Data to process —
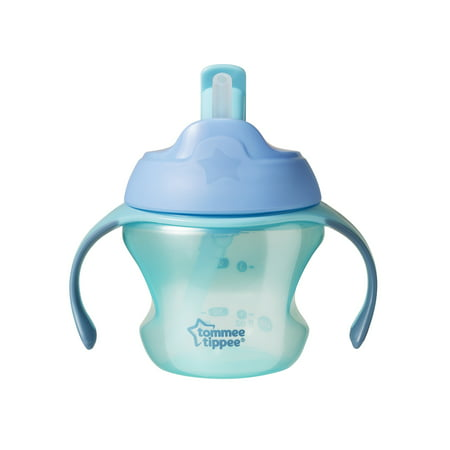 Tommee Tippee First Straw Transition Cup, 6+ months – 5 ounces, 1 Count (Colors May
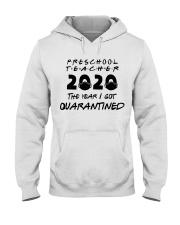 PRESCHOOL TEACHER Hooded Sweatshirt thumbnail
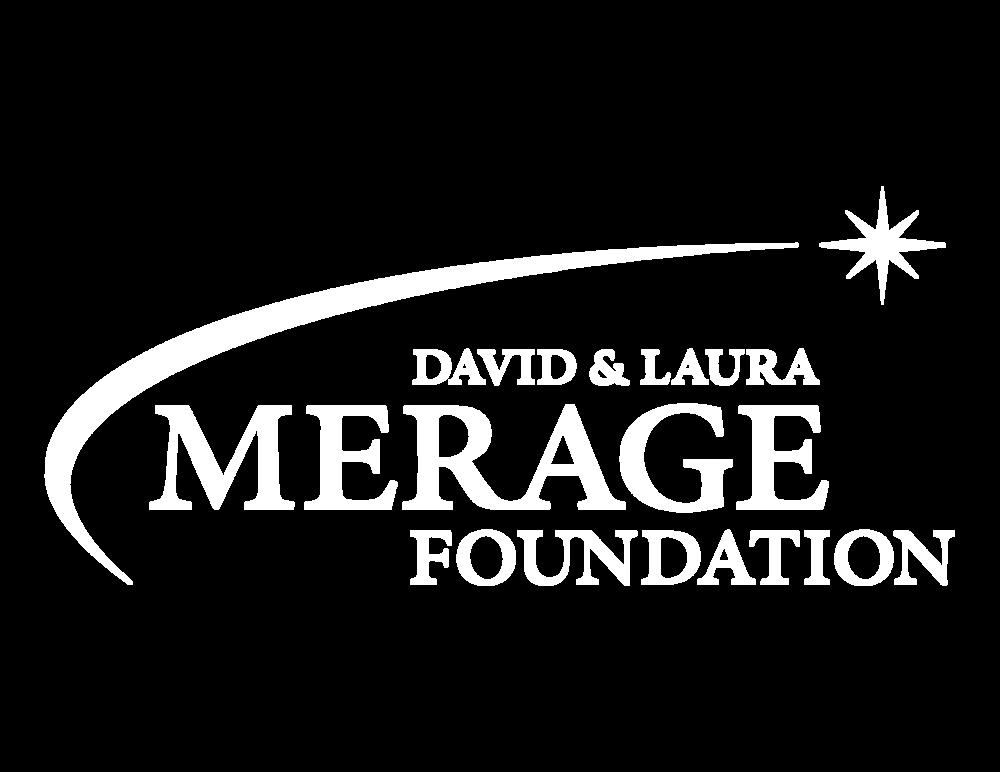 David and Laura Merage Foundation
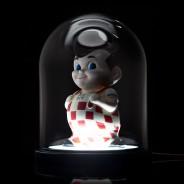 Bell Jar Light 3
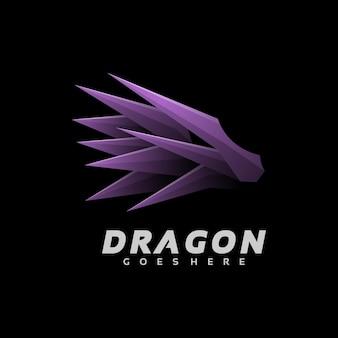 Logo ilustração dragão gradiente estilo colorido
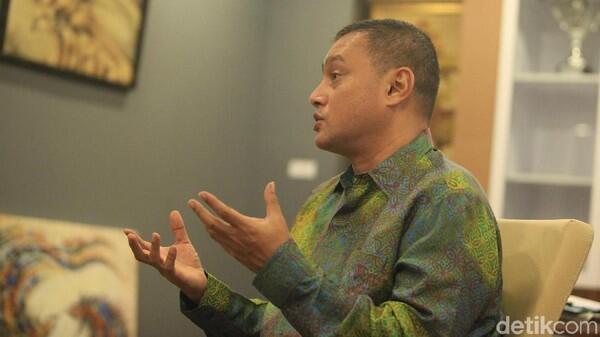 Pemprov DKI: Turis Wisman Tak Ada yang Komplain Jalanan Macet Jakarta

---

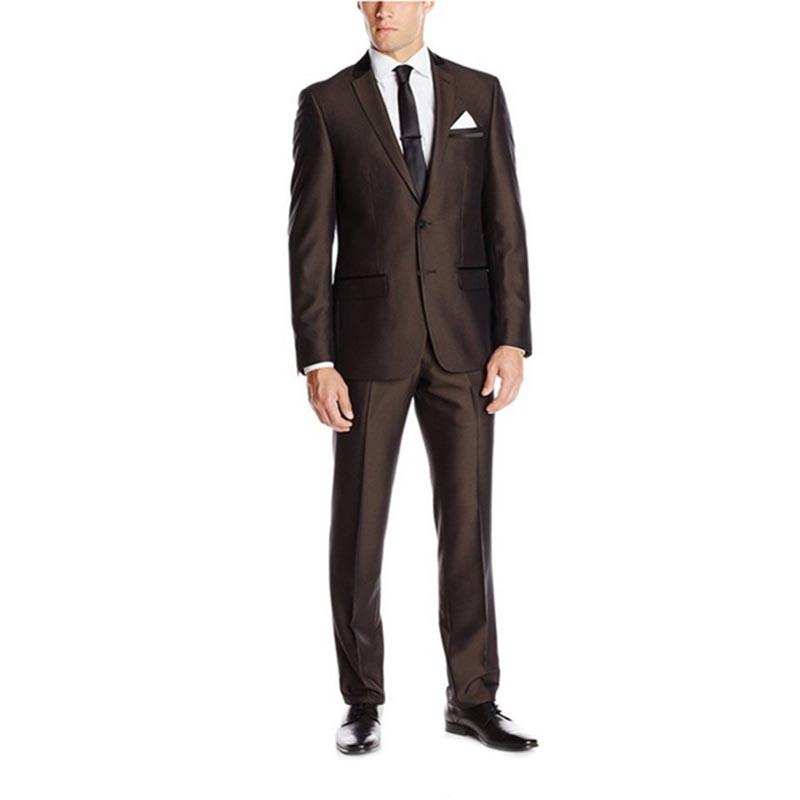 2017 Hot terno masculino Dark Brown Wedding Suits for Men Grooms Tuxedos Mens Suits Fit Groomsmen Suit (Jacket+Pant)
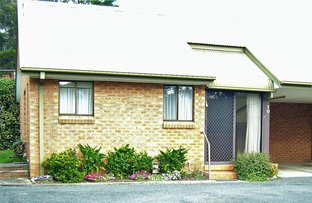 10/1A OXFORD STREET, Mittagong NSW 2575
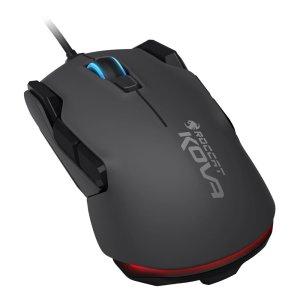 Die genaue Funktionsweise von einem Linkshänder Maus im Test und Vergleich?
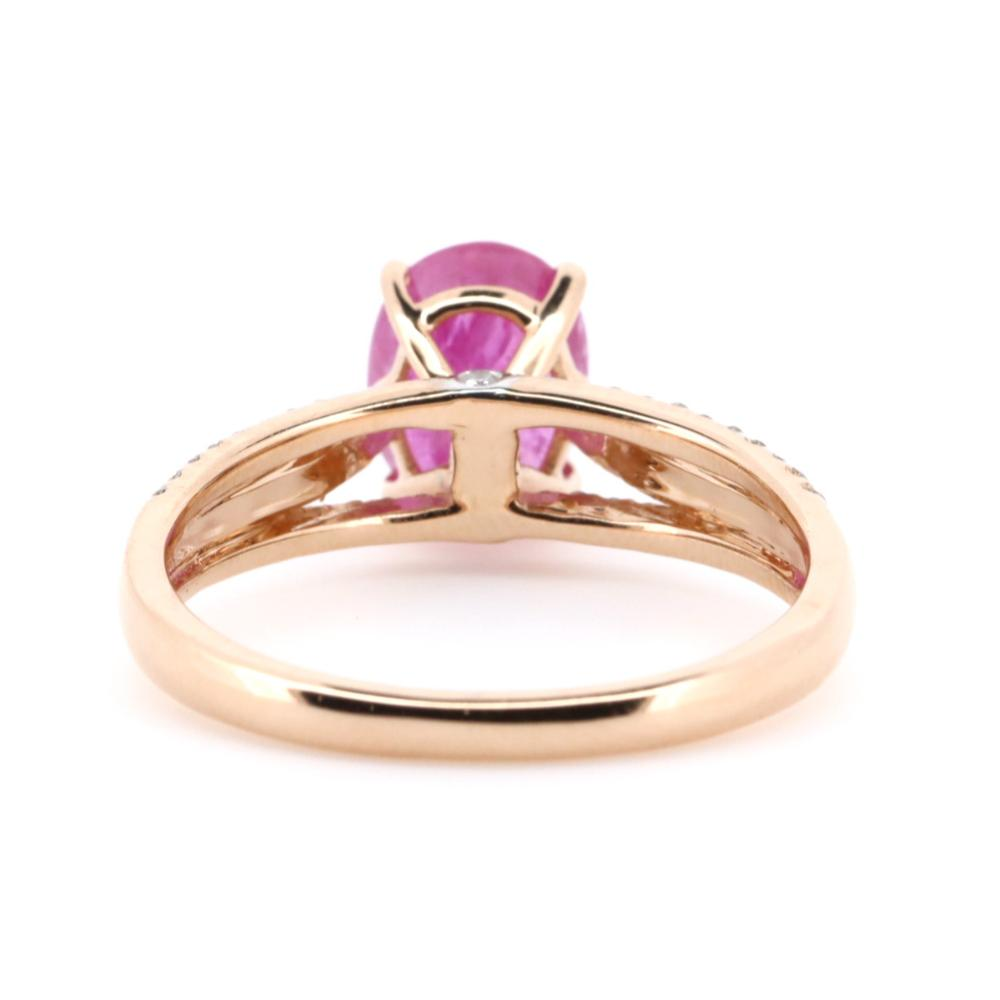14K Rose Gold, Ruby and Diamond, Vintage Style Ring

Task requirements — Your reply is to be an exact repeat of the listing above from the line holding "David and Laura Merage Foundation" down to the line holding "Pemprov DKI: Turis", ends included, pictures excluded.

Exercise result —
 David and Laura Merage Foundation
 Bell Jar Light 3
 Logo ilustração dragão gradiente estilo colorido
 Pemprov DKI: Turis Wisman Tak Ada yang Komplain Jalanan Macet Jakarta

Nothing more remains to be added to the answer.